РАБОЧЕЕ ЗАДАНИЕ A:
Оформите в виде нумерованного списка записи с самого начала по строку с «Fine Grey Plaid» включительно, пропустив пустые строки. Упоминания картинок в ответ не включайте.

ПРЕДОСТАВЛЕННЫЙ ОТРЫВОК:
□ □ □ □

Приезжие могли попасть в Голландии в ужасно неприятные ситуации. Мунтинг описывает историю с матросом, прибывшим в Амстердам и отправившимся на встречу с торговцем шелком. Купец заплатил ему за полученную информацию и дал маринованную селедку. Взяв селедку, матрос заметил на прилавке луковицу. Он любил есть рыбу с луком, поэтому взял и ее. Матрос и подумать не мог, что купец был бы против.

Десятью минутами позже купец пришел в ярость. Он не мог найти луковичку очень ценного сорта тюльпана «Semper Augustus». Купец обыскал всю лавку. Исчезла.

Внезапно он вспомнил: «Матрос». Это он украл мой тюльпан. Купец собрал друзей, и они обыскали ближайшие таверны. Когда они наконец нашли матроса, было слишком поздно. Тот безобидно доедал селедку с луком. Матрос не знал, что это была самая дорогая луковица в мире. Та самая луковица сорта «Semper Augustus», стоившая 5500 флоринов или более $600 тысяч в пересчете на современные деньги! Чувства юмора у купца не было, и он засадил матроса в тюрьму.

Рынок тюльпанов развился до такой степени, что на нем началась даже фьючерсная торговля. Мунтинг приводит контракт, по условиям которого А соглашается купить у Б 10 луковичек сорта «Semper Augustus» по цене 4000 флоринов за каждую с поставкой через 6 недель после подписания контракта. Один предприимчивый голландский печатник начал издавать «Регистр цветов», печатая в нем каждую неделю цены на тюльпаны.

□ □ □ □

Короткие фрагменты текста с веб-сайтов
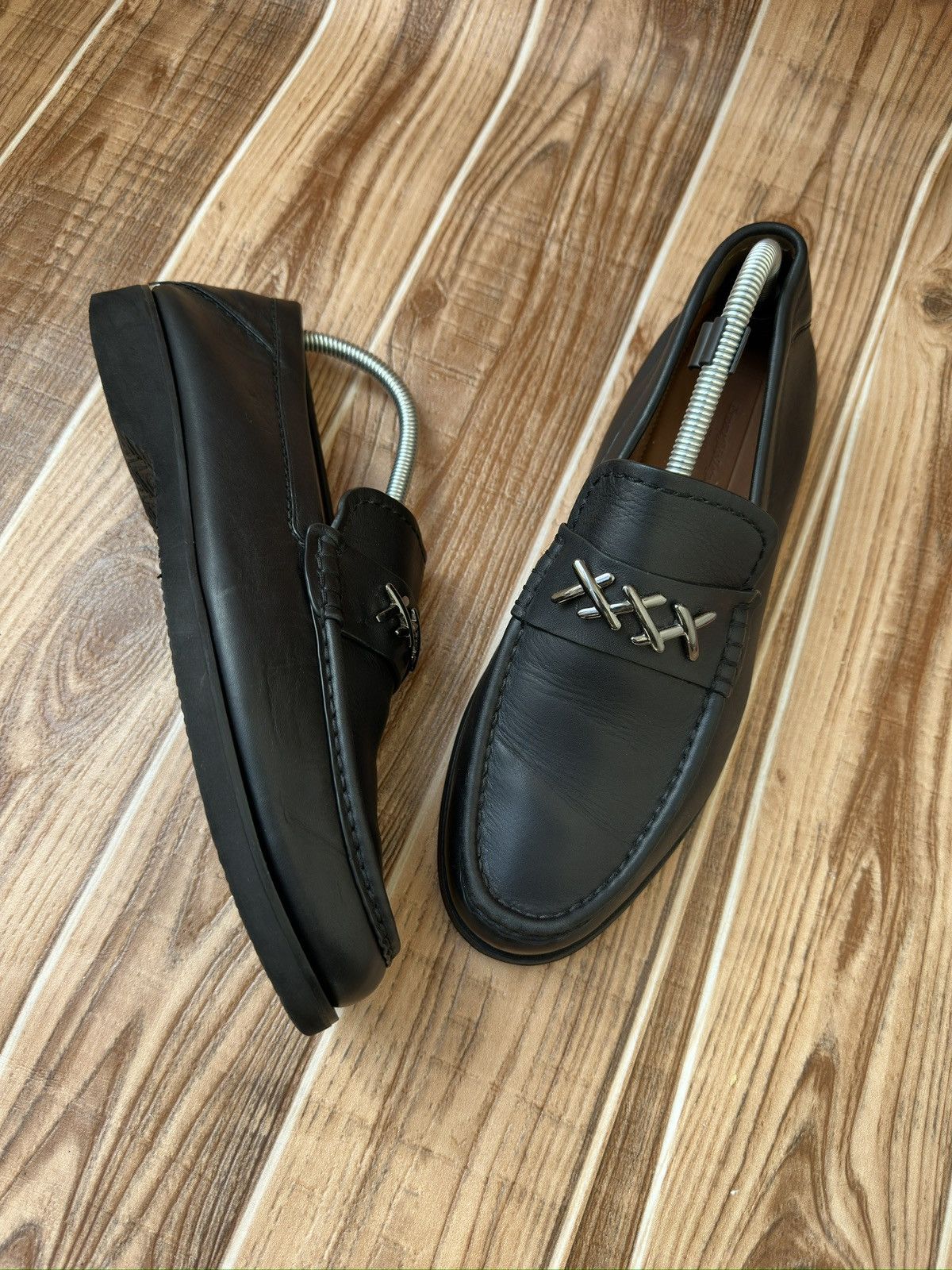 Ermenegildo Zegna × Z Zegna Ermenegildo Zegna Black Leather Penny Loafers Size US 10 / EU 43 - 7 Thumbnail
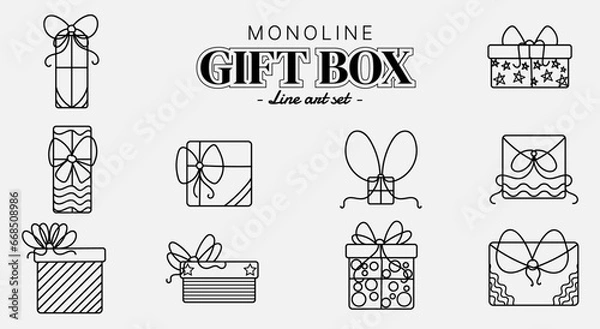 Obraz Monoline Gift Box Vector Set
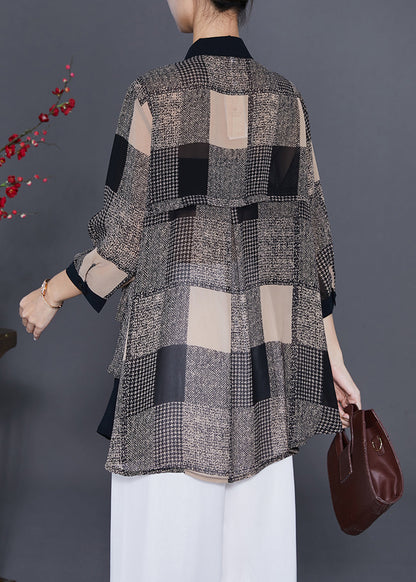 Fine Grey Plaid Patchwork Chiffon Shirt Bracelet Sleeve LY7618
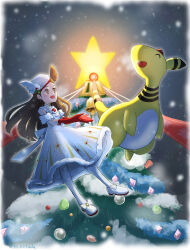 Rule 34 | 1girl, :d, ^ ^, ampharos, back bow, backlighting, bare shoulders, bell, beret, bow, breasts, brown eyes, brown hair, christmas, christmas tree, closed eyes, commentary request, creatures (company), dress, elbow gloves, eyelashes, floating, game freak, gen 2 pokemon, gloves, glowing, hat, highres, jasmine (holiday 2022) (pokemon), jasmine (pokemon), long hair, looking at another, night, night sky, nintendo, nosada nosawo, one side up, open mouth, ornament, pantyhose, pokemon, pokemon (creature), pokemon masters ex, red gloves, shoes, sky, small breasts, smile, snowing, star (sky), star (symbol), twitter username, watermark, white dress, white footwear, white gloves, white headwear, white pantyhose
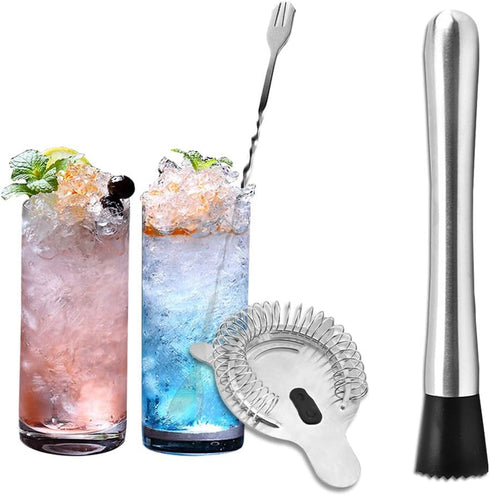 SENHAI Stainless Steel Cocktail Muddler, Spiral Mixing Spoon & 4-Prong Bar Strainer, Home Bar Bartender's Muddling Tool Set...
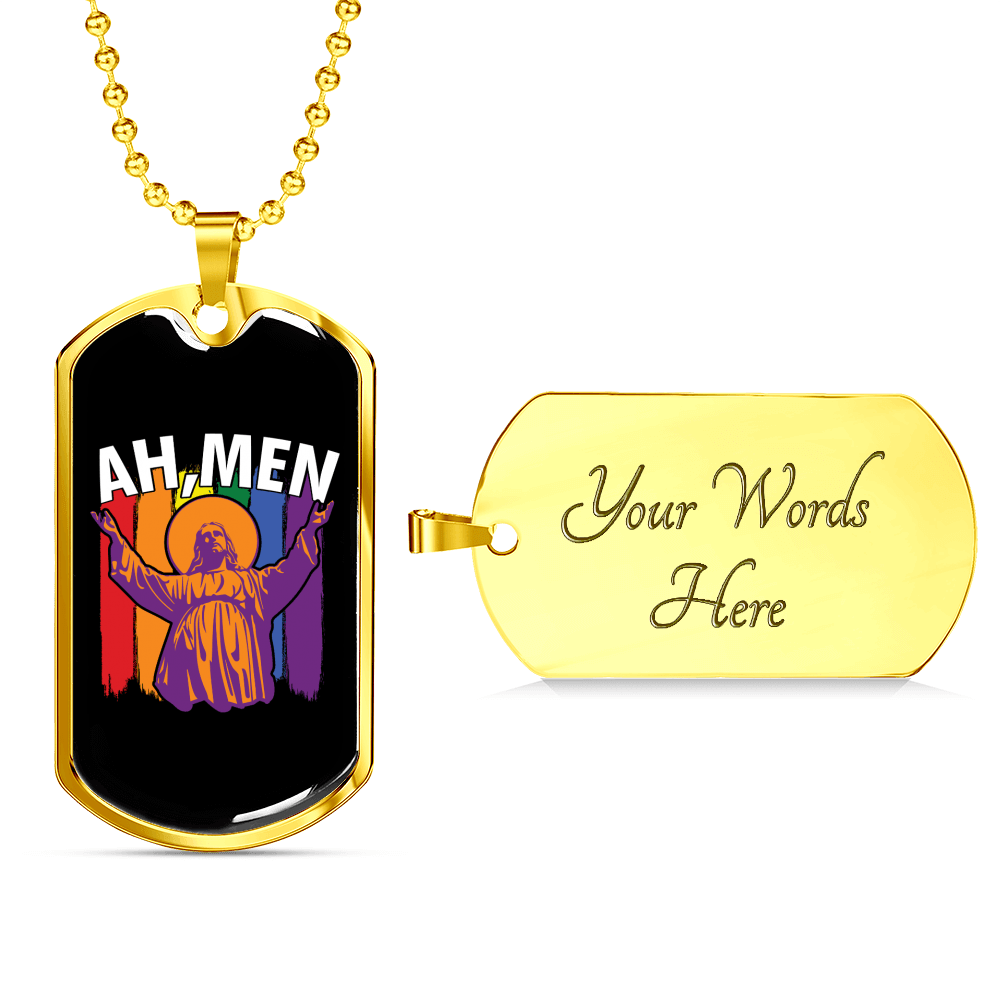 Ah Men Necklace Stainless Steel or 18k Gold Dog Tag 24" Chain-Express Your Love Gifts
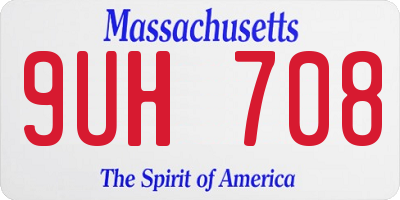 MA license plate 9UH708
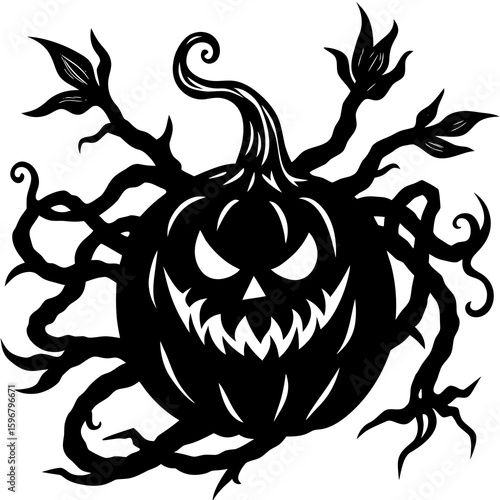 A scary jackolantern with twisting branches for a spooky halloween
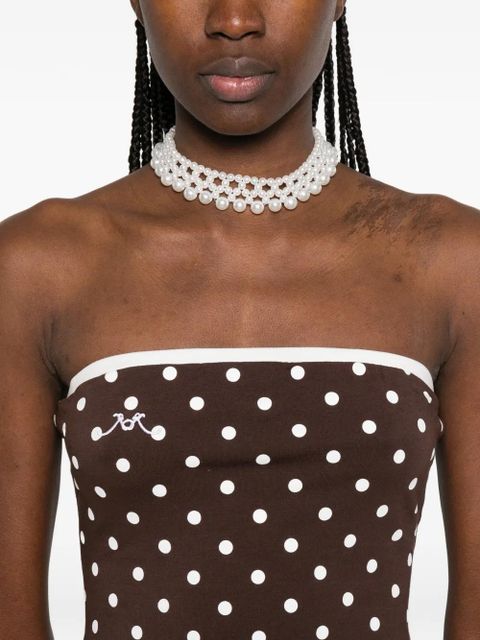 Rowen Rose polka dot strapless midi dress - Brown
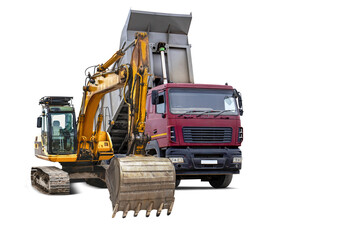 Construction equipment rental showcases an excavator and a dump truck, positioned for site work. The vehicles are designed for efficient digging and hauling tasks.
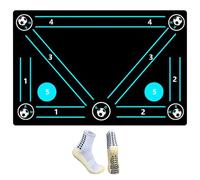 LYPPUL Football Training Mat, Football Footstep Training Mat, 90 x 60cm Soccer Trainings Mats with Anti Slip Socks, Footballs Skill Mats, Gifts for Boys, Kids, Girls & Him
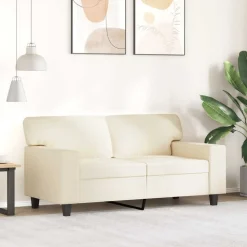 vidaXL Tweezitsbank 120 cm kunstleer crèmekleurig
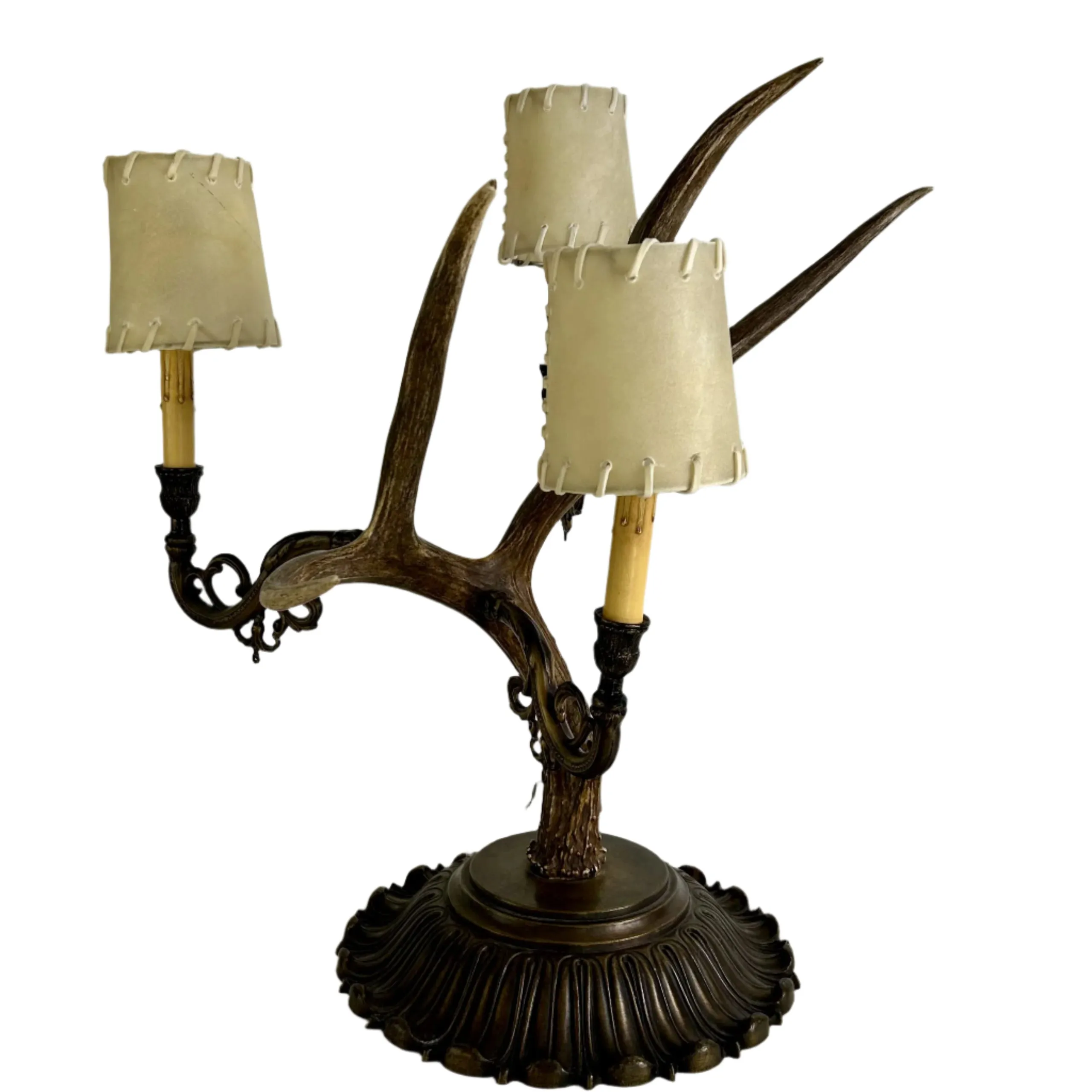 Antler Table Lamp with Three Candle Sticks, Brass Base, Vintage Look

□ □ □ □

РАБОЧЕЕ ЗАДАНИЕ B:
Приведите снова весь текст о тюльпанах слово в слово.

РЕЗУЛЬТАТ ЗАДАНИЯ A:
1.  Ermenegildo Zegna × Z Zegna Ermenegildo Zegna Black Leather Penny Loafers Size US 10 / EU 43 - 7 Thumbnail
2.  Obraz Monoline Gift Box Vector Set
3.  Fine Grey Plaid Patchwork Chiffon Shirt Bracelet Sleeve LY7618

РЕЗУЛЬТАТ ЗАДАНИЯ B:
Приезжие могли попасть в Голландии в ужасно неприятные ситуации. Мунтинг описывает историю с матросом, прибывшим в Амстердам и отправившимся на встречу с торговцем шелком. Купец заплатил ему за полученную информацию и дал маринованную селедку. Взяв селедку, матрос заметил на прилавке луковицу. Он любил есть рыбу с луком, поэтому взял и ее. Матрос и подумать не мог, что купец был бы против.

Десятью минутами позже купец пришел в ярость. Он не мог найти луковичку очень ценного сорта тюльпана «Semper Augustus». Купец обыскал всю лавку. Исчезла.

Внезапно он вспомнил: «Матрос». Это он украл мой тюльпан. Купец собрал друзей, и они обыскали ближайшие таверны. Когда они наконец нашли матроса, было слишком поздно. Тот безобидно доедал селедку с луком. Матрос не знал, что это была самая дорогая луковица в мире. Та самая луковица сорта «Semper Augustus», стоившая 5500 флоринов или более $600 тысяч в пересчете на современные деньги! Чувства юмора у купца не было, и он засадил матроса в тюрьму.

Рынок тюльпанов развился до такой степени, что на нем началась даже фьючерсная торговля. Мунтинг приводит контракт, по условиям которого А соглашается купить у Б 10 луковичек сорта «Semper Augustus» по цене 4000 флоринов за каждую с поставкой через 6 недель после подписания контракта. Один предприимчивый голландский печатник начал издавать «Регистр цветов», печатая в нем каждую неделю цены на тюльпаны.